SEOUL, Dec 4 (Reuters) - South Korean President Yoon Suk Yeol said on Wednesday he would move to lift a martial law declaration he had imposed just hours before, honoring a parliamentary vote against the measure. Yoon declared martial law on Tuesday to thwart “anti-state forces” among his opponents. But outraged lawmakers rejected the decree, as protesters gathered outside parliament in the country’s biggest political crisis in decades. Yoon’s surprise declaration, which he cast as aimed at his political foes, was unanimously voted down by 190 lawmakers in the parliament. Under South Korean law, the president must immediately lift martial law if parliament demands it by a majority vote. His own party urged him to lift the decree. The crisis in a country that has been a democracy since the 1980s, and is a U.S. ally and major Asian economy, caused international alarm.

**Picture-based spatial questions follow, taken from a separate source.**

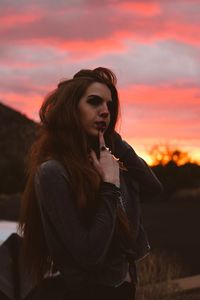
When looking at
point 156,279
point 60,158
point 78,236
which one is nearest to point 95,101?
point 60,158

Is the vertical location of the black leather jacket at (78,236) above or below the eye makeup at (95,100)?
below

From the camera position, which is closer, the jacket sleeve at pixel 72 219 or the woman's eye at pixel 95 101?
the jacket sleeve at pixel 72 219

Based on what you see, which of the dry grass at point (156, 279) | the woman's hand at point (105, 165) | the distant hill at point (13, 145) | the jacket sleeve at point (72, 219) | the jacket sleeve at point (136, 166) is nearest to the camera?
the jacket sleeve at point (72, 219)

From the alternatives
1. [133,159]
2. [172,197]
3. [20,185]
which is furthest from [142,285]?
[20,185]

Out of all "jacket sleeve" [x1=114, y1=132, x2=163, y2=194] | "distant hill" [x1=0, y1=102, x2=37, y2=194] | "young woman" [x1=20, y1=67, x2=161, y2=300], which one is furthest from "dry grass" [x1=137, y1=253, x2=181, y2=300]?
"distant hill" [x1=0, y1=102, x2=37, y2=194]

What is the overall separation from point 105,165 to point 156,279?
5.95 m

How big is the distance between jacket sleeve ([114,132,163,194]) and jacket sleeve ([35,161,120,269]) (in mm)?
609

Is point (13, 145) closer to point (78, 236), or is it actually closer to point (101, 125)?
point (101, 125)

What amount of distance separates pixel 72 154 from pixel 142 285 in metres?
5.70

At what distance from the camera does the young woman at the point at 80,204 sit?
244 cm

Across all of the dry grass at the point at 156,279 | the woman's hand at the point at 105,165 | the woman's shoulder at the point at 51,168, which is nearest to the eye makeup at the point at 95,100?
the woman's hand at the point at 105,165

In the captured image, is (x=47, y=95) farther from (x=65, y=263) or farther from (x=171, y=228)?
(x=171, y=228)

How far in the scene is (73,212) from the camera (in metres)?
2.43

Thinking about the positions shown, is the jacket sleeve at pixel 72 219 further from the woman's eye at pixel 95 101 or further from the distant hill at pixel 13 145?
the distant hill at pixel 13 145
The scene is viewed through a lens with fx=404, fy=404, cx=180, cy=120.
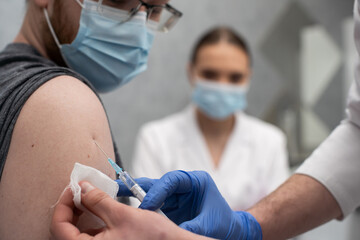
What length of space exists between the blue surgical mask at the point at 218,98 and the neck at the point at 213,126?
8cm

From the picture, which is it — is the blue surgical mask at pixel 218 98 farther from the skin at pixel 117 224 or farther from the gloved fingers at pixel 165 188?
the skin at pixel 117 224

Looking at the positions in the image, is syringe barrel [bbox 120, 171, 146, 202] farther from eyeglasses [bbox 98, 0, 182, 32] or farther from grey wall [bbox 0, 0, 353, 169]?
grey wall [bbox 0, 0, 353, 169]

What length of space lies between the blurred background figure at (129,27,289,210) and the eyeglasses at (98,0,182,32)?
1010mm

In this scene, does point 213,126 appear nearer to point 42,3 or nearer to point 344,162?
point 344,162

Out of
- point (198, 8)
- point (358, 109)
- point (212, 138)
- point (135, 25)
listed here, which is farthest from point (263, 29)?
point (135, 25)

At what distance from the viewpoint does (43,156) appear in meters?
0.68

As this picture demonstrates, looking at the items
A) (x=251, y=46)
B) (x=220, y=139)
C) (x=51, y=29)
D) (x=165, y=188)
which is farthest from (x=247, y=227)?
(x=251, y=46)

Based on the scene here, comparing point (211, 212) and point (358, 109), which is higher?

Doesn’t matter what he says, it was already rescinded by the legislature.
Kind of does, since the defense ministry said they were going to enforce martial law until the president lifted it, after parliament voted it down.
From a legal perspective, it doesn’t matter. The Defense Minister reports to the president so it is still just the executive branch. Their constitution states that martial law is over when rescinded by the legislature.
Guns always beat laws.
Except in this case, the laws did.
The legal perspective ceases to matter much when the enforcers of the law don’t enforce it. Laws become mere words.